Director — David Kovarik 847-467-5930 david-kovarik@northwestern.edu

It is the mission of Information and Systems Security/Compliance (ISSC) to enable the University to conduct its business in a secure manner while achieving regulatory compliance and providing the controlled sharing of data. ISSC provides leadership and coordination in the development of policies, standards and access controls for the safe-guarding of University information assets. In addition, ISSC raises the University community's awareness of information security issues, promotes safe computing and manages the disaster recovery and business continuing planning activities for NUIT.

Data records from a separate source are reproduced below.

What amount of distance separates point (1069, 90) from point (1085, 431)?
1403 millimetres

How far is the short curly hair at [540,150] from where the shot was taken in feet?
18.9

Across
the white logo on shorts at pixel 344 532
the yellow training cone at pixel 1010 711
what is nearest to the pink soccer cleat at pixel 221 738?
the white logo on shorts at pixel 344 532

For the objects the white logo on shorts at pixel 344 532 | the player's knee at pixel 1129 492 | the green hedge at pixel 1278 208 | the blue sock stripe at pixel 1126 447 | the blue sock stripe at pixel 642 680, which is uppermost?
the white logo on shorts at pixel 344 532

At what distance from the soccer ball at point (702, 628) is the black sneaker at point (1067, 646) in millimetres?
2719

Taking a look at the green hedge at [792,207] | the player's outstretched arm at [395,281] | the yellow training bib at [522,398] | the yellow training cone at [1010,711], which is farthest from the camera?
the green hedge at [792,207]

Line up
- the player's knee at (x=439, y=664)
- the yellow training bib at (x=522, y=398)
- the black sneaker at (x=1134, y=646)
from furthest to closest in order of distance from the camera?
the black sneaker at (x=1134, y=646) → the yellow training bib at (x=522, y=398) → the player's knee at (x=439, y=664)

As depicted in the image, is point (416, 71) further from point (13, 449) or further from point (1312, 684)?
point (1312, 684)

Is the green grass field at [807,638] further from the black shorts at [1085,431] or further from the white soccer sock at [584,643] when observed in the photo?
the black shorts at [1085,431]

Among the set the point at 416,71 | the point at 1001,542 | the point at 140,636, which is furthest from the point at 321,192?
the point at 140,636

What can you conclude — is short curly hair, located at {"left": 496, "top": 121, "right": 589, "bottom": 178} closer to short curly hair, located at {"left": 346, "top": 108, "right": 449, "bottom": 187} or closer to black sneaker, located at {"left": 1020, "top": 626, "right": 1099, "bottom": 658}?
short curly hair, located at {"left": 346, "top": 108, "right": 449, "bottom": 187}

ISSC established the Information and Systems Security/Compliance Program, a strategic approach to ensuring the confidentiality, integrity, and availability of Northwestern University's information resources, and is actively engaging schools and departments in its implementation. As part of this effort, ISSC formed the Information Security Advisory Committee to provide guidance on the management of risk, assist in the development of policies and processes that result in secure solutions, and promote the best utilization of resources while maintaining a balance of service and security. In addition, ISSC established the Information Security Coordinator network, a cross-functional forum that assists in the coordination and performance of security-related activities. ISSC also leads the Information Security Incident Response Team (IRT), conducts security awareness sessions for departments and schools, and is the coordinator for annual information security self-assessments.